Redox-active organic matter (RAOM) reduction is an important control on carbon cycling in boreal peatlands, suppressing methane production via its energetic favorability. However, the effects of global climate change drivers-notably, warming and elevated atmospheric carbon dioxide (CO₂)-on the relationship between RAOM and production of greenhouse gases remains unknown, constituting an important knowledge gap. Here, we leveraged an experimental boreal peatland in northern Minnesota (USA) that has been subjected to a gradient of warming (+0 to +9°C) and elevated CO₂ (+500 ppm) for almost 10 years. To understand in situ effects of field treatments on RAOM, we equilibrated a homogenized peat substrate and peat from the bog along the depth profile for 1 month in the field. Elevated CO₂ did not have a significant effect on RAOM reduction (p > 0.05) in either peat type. Increased experimental temperatures stimulated RAOM reduction in the homogenized peat substrate (p < 0.05), but there were no effects of warming on RAOM reduction in peat from the bog (p > 0.05). To better understand indirect effects of the treatments, we also measured the potential for RAOM reduction in peat from each treatment under standardized laboratory conditions. The amount of reduced RAOM was variable at 10-20 cm (~15-70 μmoles e^-/g dw peat) and there were no clear patterns of warming or elevated CO₂ effects on RAOM reduction.

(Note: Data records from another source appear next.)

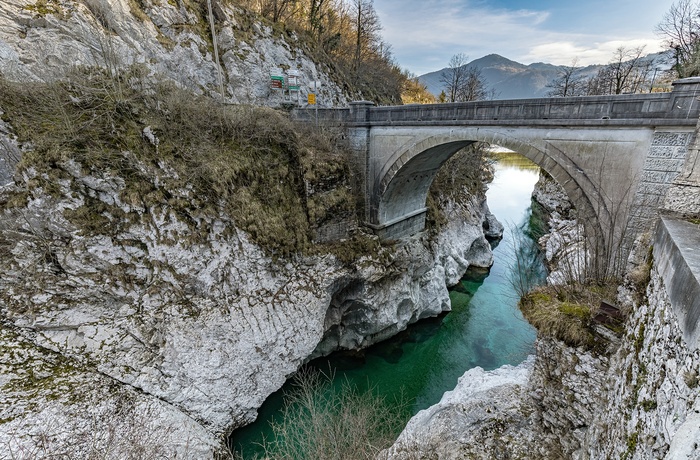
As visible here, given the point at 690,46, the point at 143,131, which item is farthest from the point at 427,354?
the point at 690,46

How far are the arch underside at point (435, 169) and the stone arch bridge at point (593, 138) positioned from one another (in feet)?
0.07

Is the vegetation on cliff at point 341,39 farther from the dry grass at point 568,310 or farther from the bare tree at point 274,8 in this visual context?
the dry grass at point 568,310

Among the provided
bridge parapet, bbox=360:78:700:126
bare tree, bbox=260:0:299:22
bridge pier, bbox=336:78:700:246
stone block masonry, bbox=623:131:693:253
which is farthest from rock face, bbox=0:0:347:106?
stone block masonry, bbox=623:131:693:253

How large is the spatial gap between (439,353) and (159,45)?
1605 cm

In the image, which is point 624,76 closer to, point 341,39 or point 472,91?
point 472,91

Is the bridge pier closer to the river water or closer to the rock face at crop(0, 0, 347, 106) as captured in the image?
the river water

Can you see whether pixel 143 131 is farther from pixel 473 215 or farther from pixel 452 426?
pixel 473 215

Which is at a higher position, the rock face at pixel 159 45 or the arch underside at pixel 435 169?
the rock face at pixel 159 45

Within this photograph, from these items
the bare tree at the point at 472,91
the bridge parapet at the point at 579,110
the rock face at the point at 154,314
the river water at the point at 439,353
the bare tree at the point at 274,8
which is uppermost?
the bare tree at the point at 274,8

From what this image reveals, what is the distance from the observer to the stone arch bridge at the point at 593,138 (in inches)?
196

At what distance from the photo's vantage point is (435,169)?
1171 cm

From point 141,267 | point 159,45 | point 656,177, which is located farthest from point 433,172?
point 159,45

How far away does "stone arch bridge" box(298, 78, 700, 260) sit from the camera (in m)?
4.98

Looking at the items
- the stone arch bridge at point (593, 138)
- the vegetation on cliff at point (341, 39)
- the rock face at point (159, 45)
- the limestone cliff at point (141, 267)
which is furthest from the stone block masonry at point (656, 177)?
the vegetation on cliff at point (341, 39)
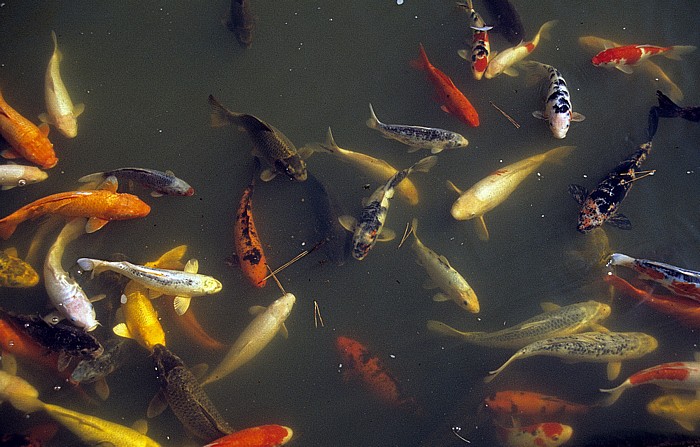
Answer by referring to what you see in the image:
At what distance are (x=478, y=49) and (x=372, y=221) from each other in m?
2.30

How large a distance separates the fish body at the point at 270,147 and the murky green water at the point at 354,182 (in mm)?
293

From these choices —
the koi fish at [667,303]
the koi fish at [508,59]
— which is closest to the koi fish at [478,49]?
the koi fish at [508,59]

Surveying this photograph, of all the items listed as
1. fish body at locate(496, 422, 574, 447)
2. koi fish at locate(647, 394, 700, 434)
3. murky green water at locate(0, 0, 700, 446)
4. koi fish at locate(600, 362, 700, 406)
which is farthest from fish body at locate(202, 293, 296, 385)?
koi fish at locate(647, 394, 700, 434)

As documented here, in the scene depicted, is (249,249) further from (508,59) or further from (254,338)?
(508,59)

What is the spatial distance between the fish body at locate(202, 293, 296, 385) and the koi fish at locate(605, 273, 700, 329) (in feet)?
10.7

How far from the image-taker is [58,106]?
18.4ft

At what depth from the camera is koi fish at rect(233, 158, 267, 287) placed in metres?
5.17

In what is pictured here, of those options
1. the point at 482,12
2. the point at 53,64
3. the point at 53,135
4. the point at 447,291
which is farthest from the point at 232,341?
the point at 482,12

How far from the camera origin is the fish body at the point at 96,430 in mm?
4625

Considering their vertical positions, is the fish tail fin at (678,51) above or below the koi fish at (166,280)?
above

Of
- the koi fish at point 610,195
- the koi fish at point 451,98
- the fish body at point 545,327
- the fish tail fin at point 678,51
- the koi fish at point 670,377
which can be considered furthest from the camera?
the fish tail fin at point 678,51

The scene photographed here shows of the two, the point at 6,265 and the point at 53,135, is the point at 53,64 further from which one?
the point at 6,265

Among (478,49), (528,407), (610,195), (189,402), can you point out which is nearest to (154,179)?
(189,402)

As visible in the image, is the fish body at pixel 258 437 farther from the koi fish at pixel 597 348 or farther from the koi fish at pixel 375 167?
the koi fish at pixel 375 167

We compared these findings to measurements conducted in 2016 and found similar microbial processing of the RAOM pool among treatments and a slight decrease in potential RAOM pools over time at three depths (10-20 cm p = 0.60; 75-100 cm and 175-200 cm p < 0.05). Collectively, our findings suggest an unexpected conclusion: peatland RAOM reduction may be resistant to warming and elevated atmospheric CO₂.